一粒万倍日 (旧暦 師走廿八日)

 知らんかったわー。
 つか、気づかんかったわー。

https://news.yahoo.co.jp/articles/bb41fa459c751c584e3faaada23040a375ba24ed

 なるほど。
 プルトンロケットで自爆したのは禊ぎだったのですか。
 確かに言われてみれば、デストロン科学者時代には、拉致された人々を改造してきたはずで。しかも洗脳されてではなく自分の意志で。
 となれば、贖罪なくして「仮面ライダー4号」には、なれんわな。
 贖罪ったって、V3に味方するだけでは無論のこと桁違いに足りない。
 これは気づかぬ自分が阿呆でした。

 このあたり、平成令和ライダーは甘いんですよね。
 気づけばシレッと味方になってて正義ヅラしてやがる元悪ライダーの何と多いことか。

 しかしながら。
 昭和ライダーのメイン・ライターである伊上勝氏の御子息で、平成ライダーで何作も書いておられた井上敏樹氏が独りですべて書き上げた『555』では、人を殺めたキャラは、後に善側になっても例外なく最期を迎えています。これだけは徹底していた。
 馬オルフェノクに覚醒した木場は、自分を裏切った従兄弟と元恋人を餌食にしました。
 鶴オルフェノクに覚醒した長田も、自分を虐めていた部員たちを消し去ります。
 二人とも善人なんですよ。それが悪人どもに虐げられた結果ブチ切れただけで。でも、罪は消えないので無念のまま死んだ。つまり贖罪させられた。
 無差別殺人を繰り返していた蜘蛛オルフェノク・澤田は最後には良い人になったけど、それでも贖罪としてでしょう、よりにもよってラッキー・クローバーと闘っている最中に、カイザの横槍で倒されました。
 そのカイザこと草加は、たっくんへの度重なる陰謀の積み重ねの末路でか、ズタボロになったところで木場に首を折られた。
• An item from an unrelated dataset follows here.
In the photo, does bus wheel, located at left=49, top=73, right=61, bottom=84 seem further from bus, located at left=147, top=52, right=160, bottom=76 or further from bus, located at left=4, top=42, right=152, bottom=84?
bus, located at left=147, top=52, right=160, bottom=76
こいつ、オルフェノク以外は殺してないんだけどね。でもまあ性根が身勝手で陰湿邪悪だったからなぁ(苦笑)。
 オルフェノクを滅ぼすべく暗躍していた山羊オルフェノクの花形は、しかしながらドライバー開発のため一般人を実験体にした罪でか志半ばで灰に。
 温厚な愛犬家で、溺愛する愛犬チャコが迷子になったときなど「二度と離しちゃダメ」と叱ってきた少女に謝るほどのジェイ@鰐オルフェノクとて例外ではなく。
 一方で。
 蛇オルフェノク化した自分を面白がって悪ぶっていた海堂は、実は一人も手にかけていなかった(殺人犯に対する正当防衛が一回だけあった)ためか、最終話でも元気そうにしてました。
 同じく、百足オルフェノクの琢磨も、ラッキー・クローバーに属する悪役幹部ながら結果的にとは言え劇中で一人も殺めていなかったことの褒美なのかどうか、最終話では井上敏樹現場監督(笑)に怒鳴られながら工事現場で真面目に汗を流しています。
 ロブスター冴子だけは判断が難しいところではあります。彼女が劇中で手にかけたのは、オルフェノクの力を使い果たして変身できなくなった後の長田なんですよね。このときの長田が人なのかオルフェノクなのか、よく判らない。だからでしょうか、冴子は生き残ったものの人間を完全に辞めて百%バケモノになった。